Pläne der Bundesregierung
Kulturwissenschaftler Hirschfelder verteidigt Zuckersteuer als geboten

Der Kulturwissenschaftler Gunther Hirschfelder hat die geplante Zuckersteuer aus gesundheitspolitischer und historischer Perspektive als geboten bezeichnet. Auf der einen Seite habe man eine Luxusdiskussion, auf der anderen die enormen Folgen von Fehlernährung in einer Größenordnung von fast 20 Milliarden Euro jährlich, sagte der Regensburger Professor im Deutschlandfunk.

    Zu sehen sind bunte Gummibärchen mit Tier-Gesichtern und Süßigkeiten-Verpackungen mit knalligen Farben.
    Gunther Hirschfelder hält eine Zuckersteuer für richtig. (picture alliance / epd-bild | Anke Bingel)
    Ein großer Bereich der Bevölkerung konsumiere Zucker oft ungehemmt als billige Energiequelle und vermeintliches Genussmittel. Meist seien es Menschen mit weniger Einkommen, die oft auch ein Bildungsdefizit hätten.
    Zugleich warnte Hirschfelder vor pauschalen Bewertungen. Zucker sei ambivalent. Die Dosis mache die Wirkung. Weltweit könnte sich nach seinen Erkenntnissen in den nächsten Jahrzehnten der Lebensmittelüberfluss abschwächen und Zucker eine noch größere Bedeutung bekommen. Zucker sei die am billigsten verfügbare Kalorie.

    "Lieber eine Zuckerportion, die mich am Leben erhält, als keine Zuckerportion"

    In der Weltbevölkerung habe man etwa eine Milliarde Menschen, die deutlich unterernährt sei, und eine Milliarde, die deutlich überernährt sei, also eine Adipositas habe.
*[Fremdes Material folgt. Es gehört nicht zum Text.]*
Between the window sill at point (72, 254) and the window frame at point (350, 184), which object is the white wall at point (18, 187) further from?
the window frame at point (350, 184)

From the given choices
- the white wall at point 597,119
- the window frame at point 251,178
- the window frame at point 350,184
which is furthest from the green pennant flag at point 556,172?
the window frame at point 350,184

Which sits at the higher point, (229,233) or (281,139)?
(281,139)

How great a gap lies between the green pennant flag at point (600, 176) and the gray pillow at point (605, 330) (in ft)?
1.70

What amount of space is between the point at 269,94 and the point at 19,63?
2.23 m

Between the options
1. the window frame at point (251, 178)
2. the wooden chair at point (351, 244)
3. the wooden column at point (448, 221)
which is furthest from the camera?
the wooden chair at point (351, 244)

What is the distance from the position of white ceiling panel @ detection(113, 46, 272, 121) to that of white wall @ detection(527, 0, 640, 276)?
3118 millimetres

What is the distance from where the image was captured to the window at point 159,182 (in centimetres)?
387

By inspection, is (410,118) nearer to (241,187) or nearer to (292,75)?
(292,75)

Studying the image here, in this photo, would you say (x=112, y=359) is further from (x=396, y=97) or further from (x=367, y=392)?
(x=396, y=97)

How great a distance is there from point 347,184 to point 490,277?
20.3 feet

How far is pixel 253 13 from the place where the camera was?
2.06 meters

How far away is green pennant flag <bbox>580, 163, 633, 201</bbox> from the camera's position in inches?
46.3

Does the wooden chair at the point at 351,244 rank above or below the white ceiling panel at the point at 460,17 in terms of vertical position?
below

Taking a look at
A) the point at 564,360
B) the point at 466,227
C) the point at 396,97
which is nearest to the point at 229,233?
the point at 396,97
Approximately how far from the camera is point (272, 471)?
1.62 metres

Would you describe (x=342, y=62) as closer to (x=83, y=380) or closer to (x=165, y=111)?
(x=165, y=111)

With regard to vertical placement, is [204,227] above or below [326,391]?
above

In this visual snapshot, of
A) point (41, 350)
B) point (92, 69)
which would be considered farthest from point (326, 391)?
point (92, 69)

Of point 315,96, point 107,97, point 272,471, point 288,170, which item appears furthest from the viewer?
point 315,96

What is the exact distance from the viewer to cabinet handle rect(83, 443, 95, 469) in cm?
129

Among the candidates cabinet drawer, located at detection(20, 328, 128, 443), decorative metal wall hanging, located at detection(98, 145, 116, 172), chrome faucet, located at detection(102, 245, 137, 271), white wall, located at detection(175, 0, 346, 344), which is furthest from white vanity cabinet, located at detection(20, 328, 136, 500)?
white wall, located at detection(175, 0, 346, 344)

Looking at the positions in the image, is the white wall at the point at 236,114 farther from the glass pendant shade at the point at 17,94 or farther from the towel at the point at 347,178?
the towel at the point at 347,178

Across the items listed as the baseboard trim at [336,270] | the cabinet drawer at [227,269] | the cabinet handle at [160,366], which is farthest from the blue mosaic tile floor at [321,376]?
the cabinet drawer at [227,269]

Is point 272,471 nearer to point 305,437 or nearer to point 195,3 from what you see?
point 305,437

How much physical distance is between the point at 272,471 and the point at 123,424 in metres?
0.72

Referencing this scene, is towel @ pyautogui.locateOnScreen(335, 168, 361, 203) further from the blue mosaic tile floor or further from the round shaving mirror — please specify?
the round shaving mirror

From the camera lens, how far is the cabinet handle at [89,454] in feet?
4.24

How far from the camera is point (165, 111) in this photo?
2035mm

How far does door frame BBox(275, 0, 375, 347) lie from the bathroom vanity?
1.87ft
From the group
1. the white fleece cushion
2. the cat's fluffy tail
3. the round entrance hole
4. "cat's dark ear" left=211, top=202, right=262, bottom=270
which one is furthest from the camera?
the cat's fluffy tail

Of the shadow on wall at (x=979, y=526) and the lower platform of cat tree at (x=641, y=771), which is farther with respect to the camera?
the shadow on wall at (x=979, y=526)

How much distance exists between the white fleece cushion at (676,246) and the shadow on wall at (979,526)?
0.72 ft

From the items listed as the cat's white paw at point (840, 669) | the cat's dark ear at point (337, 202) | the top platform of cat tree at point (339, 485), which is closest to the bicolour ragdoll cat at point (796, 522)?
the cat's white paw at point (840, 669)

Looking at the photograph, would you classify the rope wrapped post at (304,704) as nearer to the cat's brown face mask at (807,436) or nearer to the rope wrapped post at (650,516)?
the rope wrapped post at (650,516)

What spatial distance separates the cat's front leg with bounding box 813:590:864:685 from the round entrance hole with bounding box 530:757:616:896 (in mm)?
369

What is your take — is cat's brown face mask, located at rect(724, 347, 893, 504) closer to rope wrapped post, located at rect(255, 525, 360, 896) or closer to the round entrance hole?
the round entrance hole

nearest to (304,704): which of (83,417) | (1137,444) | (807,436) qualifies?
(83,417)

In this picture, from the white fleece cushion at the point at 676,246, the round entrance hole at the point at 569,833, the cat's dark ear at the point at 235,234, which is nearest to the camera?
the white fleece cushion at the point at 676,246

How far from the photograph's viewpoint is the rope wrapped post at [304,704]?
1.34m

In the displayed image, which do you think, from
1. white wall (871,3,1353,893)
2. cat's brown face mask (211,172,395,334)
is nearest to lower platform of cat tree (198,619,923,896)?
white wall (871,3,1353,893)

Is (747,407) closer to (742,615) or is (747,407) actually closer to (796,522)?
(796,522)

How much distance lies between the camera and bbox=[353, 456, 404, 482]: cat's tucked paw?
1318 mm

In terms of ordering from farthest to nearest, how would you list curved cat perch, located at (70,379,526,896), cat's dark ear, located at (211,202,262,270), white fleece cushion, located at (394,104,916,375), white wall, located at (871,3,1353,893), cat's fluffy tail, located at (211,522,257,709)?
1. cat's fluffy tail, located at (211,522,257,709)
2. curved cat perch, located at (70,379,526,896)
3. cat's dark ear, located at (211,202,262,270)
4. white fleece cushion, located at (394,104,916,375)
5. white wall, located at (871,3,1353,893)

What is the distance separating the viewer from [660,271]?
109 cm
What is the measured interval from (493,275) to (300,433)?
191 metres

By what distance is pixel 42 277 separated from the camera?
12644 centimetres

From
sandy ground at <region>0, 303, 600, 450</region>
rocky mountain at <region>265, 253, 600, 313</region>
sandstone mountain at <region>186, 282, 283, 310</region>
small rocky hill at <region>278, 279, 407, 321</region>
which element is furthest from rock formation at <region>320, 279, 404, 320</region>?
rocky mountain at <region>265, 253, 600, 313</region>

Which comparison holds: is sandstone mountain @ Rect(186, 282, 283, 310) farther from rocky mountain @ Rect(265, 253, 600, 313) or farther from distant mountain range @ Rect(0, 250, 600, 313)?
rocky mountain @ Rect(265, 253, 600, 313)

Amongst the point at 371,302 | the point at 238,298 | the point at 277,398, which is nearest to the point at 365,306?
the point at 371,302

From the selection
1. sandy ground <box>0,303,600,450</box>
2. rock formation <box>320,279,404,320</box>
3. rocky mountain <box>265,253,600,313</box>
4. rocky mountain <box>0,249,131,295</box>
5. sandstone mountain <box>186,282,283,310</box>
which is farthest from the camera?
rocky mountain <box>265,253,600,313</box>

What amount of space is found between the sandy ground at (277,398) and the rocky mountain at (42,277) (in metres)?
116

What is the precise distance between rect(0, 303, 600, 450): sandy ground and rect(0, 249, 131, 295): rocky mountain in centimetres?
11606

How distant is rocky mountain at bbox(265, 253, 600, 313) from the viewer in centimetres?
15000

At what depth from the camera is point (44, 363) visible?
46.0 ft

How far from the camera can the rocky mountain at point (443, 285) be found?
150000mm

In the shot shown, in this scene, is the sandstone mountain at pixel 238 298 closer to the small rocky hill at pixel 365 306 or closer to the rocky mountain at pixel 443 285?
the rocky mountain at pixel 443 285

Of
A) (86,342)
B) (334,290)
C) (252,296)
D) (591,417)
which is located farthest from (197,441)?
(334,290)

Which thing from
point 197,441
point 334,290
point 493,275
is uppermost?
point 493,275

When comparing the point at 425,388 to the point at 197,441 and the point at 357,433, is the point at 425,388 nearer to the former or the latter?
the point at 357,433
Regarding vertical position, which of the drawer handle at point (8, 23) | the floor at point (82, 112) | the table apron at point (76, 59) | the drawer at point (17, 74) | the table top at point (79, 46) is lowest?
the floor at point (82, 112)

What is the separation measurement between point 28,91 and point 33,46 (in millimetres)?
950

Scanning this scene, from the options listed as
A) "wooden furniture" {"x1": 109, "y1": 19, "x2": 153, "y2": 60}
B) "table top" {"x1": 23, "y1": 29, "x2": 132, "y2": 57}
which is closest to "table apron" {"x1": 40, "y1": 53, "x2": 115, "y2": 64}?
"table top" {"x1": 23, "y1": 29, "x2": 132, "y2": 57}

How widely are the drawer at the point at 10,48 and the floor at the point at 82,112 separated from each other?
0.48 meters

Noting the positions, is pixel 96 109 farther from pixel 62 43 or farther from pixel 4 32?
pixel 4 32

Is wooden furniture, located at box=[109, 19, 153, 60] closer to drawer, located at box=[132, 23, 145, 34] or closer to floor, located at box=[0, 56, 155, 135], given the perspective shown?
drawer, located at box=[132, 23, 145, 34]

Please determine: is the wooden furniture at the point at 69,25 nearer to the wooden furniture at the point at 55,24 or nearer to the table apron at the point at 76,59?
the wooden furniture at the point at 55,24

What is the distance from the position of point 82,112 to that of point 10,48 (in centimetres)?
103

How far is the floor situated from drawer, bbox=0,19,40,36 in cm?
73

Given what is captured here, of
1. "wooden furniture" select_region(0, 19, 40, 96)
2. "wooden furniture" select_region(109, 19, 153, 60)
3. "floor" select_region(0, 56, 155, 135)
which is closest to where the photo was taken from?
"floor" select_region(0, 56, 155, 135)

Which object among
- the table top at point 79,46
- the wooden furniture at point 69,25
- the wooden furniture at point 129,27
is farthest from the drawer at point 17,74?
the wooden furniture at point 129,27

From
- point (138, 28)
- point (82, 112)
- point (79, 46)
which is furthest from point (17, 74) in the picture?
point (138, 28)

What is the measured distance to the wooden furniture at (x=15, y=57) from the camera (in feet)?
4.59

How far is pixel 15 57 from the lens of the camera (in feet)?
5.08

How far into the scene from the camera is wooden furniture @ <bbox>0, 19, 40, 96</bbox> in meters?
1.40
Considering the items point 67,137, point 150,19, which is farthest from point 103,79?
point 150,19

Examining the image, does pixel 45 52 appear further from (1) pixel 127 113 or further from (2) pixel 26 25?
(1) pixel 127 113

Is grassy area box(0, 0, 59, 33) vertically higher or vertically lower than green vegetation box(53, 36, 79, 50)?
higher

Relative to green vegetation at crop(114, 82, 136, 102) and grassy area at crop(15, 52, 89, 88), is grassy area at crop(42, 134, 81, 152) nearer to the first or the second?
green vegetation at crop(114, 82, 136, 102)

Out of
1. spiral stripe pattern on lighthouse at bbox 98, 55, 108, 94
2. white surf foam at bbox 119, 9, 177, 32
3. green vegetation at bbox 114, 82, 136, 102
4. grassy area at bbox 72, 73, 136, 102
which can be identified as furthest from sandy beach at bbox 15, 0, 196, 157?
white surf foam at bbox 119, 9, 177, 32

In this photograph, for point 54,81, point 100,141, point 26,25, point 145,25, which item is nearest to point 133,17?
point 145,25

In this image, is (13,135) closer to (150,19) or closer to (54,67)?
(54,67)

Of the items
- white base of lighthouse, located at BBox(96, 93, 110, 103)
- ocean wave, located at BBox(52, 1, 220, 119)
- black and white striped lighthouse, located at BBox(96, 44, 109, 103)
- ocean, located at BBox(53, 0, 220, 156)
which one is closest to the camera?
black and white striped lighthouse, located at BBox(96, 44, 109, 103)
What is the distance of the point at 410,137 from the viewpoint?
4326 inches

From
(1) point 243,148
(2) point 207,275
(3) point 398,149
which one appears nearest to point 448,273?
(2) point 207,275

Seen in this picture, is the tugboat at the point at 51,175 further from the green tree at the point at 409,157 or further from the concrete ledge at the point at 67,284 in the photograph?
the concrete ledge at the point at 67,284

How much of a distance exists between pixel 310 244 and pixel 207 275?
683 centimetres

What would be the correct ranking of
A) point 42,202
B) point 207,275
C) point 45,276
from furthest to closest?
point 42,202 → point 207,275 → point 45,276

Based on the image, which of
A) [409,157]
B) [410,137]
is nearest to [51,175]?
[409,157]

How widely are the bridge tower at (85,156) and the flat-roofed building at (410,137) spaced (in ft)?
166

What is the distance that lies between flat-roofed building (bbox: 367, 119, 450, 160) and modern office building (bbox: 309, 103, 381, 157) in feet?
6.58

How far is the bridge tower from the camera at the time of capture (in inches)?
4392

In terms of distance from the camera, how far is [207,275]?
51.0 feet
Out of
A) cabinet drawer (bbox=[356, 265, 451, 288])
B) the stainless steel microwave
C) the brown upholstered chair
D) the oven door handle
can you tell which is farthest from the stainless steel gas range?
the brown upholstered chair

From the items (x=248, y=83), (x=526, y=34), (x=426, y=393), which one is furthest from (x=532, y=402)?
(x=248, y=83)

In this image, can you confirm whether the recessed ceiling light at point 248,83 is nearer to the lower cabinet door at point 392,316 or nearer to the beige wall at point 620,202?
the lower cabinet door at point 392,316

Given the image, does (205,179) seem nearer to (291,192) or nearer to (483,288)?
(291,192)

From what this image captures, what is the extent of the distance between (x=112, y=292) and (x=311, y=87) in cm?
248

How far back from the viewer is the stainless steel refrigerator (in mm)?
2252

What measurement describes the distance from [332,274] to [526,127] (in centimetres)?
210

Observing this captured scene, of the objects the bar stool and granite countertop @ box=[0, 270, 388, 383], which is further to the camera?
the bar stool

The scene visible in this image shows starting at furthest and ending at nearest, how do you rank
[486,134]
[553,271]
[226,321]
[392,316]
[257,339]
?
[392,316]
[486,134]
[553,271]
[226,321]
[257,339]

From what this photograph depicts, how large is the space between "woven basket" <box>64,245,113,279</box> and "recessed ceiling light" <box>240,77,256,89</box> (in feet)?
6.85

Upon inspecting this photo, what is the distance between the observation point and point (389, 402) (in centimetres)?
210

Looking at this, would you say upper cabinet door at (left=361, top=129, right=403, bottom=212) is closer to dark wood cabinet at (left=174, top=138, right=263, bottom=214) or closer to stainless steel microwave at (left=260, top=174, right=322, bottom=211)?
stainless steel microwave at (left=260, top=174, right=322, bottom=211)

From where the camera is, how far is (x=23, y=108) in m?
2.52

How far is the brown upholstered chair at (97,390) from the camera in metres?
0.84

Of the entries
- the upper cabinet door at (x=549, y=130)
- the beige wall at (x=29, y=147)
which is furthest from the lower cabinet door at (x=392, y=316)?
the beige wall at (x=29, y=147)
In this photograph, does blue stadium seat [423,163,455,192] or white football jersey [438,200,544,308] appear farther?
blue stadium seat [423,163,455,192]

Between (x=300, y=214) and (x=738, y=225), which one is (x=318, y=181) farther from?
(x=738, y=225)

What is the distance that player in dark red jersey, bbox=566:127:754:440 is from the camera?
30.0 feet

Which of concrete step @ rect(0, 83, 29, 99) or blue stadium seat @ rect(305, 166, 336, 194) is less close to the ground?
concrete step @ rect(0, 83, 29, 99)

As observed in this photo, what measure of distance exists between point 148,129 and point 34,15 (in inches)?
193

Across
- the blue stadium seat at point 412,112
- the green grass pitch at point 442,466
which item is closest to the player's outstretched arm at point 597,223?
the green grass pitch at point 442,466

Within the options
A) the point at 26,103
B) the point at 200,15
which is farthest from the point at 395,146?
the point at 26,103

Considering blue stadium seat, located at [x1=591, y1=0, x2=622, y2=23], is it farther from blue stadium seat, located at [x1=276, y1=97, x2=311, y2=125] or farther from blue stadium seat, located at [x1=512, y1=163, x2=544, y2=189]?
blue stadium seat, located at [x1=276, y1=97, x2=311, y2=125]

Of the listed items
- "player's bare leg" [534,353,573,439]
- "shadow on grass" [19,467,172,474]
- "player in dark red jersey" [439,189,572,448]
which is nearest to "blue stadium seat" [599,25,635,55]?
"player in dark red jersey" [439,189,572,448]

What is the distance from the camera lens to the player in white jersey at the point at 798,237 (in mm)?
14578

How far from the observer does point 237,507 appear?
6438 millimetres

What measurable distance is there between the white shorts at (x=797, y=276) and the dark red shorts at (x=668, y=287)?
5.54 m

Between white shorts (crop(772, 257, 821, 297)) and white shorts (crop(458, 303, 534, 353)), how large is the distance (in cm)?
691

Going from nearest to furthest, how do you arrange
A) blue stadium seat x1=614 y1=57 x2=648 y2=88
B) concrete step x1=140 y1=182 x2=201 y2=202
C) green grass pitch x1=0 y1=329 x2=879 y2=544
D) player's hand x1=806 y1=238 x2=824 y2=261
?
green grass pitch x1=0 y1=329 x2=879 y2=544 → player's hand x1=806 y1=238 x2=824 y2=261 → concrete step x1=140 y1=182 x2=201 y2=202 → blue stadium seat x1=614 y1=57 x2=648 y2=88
Auch wenn Zucker aus hiesiger Perspektive gesundheitspolitisch problematisch sei, gelte für Menschen etwa in den Krisengebieten Sudan oder Somalia: "Lieber eine Zuckerportion, die mich am Leben erhält, als keine Zuckerportion."
    Laut Hirschfelder haben höher entwickelte Säugetiere, zu denen auch der Mensch gehört, eine natürliche Affinität zum Süßen. Das besonders Süße verspreche nicht nur Geschmack, sondern auch Überleben. Schon durch die besonders süße Muttermilch habe der Mensch das gelernt: "Wir sind darauf konditioniert". Während der Zucker im Kolonialzeitalter "eine steile Karriere" genommen habe, habe er sich dann im 20. Jahrhundert als ein "weißes Gift" herausgebildet. Seit den 50er-Jahren sei der Konsum in Deutschland explodiert, führte der Wissenschaftler aus.

    Zuckerabgabe in Deutschland soll 2028 kommen - Kritik aus der Wirtschaft

    Nach dem Willen der Bundesregierung soll die Zuckerabgabe ab 2028 erhoben werden. Sie ist Teil eines Gesetzespakets zur finanziellen Stabilisierung der Krankenkassen, das das Kabinett jüngst verabschiedet hat. Zahlreiche Mediziner fordern einen solchen Schrittseit Langem.
    Teile der Wirtschaft und des Handels lehnen eine Zuckersteuer ab. Auch der Bundesparteitag der CDU hatte sich gegen eine Zuckersteuer ausgesprochen. Die Vorsitzende der Mittelstands- und Wirtschaftsunion, Connemann, betonte zuletzt, man brauche keinen 'Nanny-Staat mit Preisschild'. Die Menschen seien mündig genug, selbst zu entscheiden. Politik müsse Verantwortung stärken - nicht Freiheit verteuern, betonte die CDU-Politikerin.
    Diese Nachricht wurde am 03.05.2026 im Programm Deutschlandfunk gesendet.